EIF: a framework of effective entity identification

  • Authors:
  • Lingli Li;Hongzhi Wang;Hong Gao;Jianzhong Li

  • Affiliations:
  • Department of Computer Science and Engineering, Harbin Institute of Technology, China;Department of Computer Science and Engineering, Harbin Institute of Technology, China;Department of Computer Science and Engineering, Harbin Institute of Technology, China;Department of Computer Science and Engineering, Harbin Institute of Technology, China

  • Venue:
  • WAIM'10 Proceedings of the 11th international conference on Web-age information management
  • Year:
  • 2010

Quantified Score

Hi-index 0.00

Visualization

Abstract

Entity identification, that is to build corresponding relationships between objects and entities in dirty data, plays an important role in data cleaning. The confusion between entities and their names often results in dirty data. That is, different entities may share the identical name and different names may correspond to the identical entity. Therefore, the major task of entity identification is to distinguish entities sharing the same name and recognize different names referring to the same entity.

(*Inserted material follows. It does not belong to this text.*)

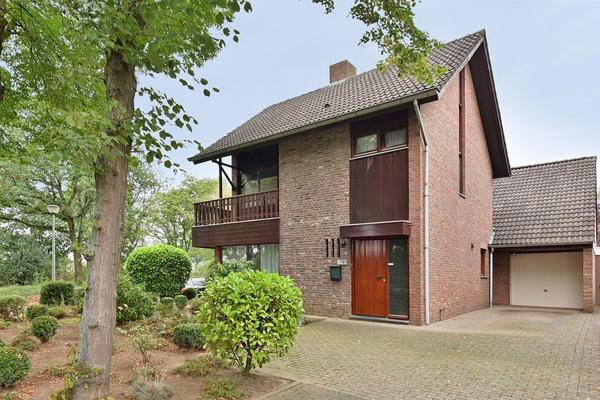 Deltalaan 14 in Papenhoven 6124 AS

However, current research focuses on only one aspect and cannot solve the problem completely. To address this problem, in this paper, EIF, a framework of entity identification with the consideration of the both kinds of confusions, is proposed. With effective clustering techniques, approximate string matching algorithms and a flexible mechanism of knowledge integration, EIF can be widely used to solve many different kinds of entity identification problems. In this paper, as an application of EIF, we solved the author identification problem. The effectiveness of this framework is verified by extensive experiments.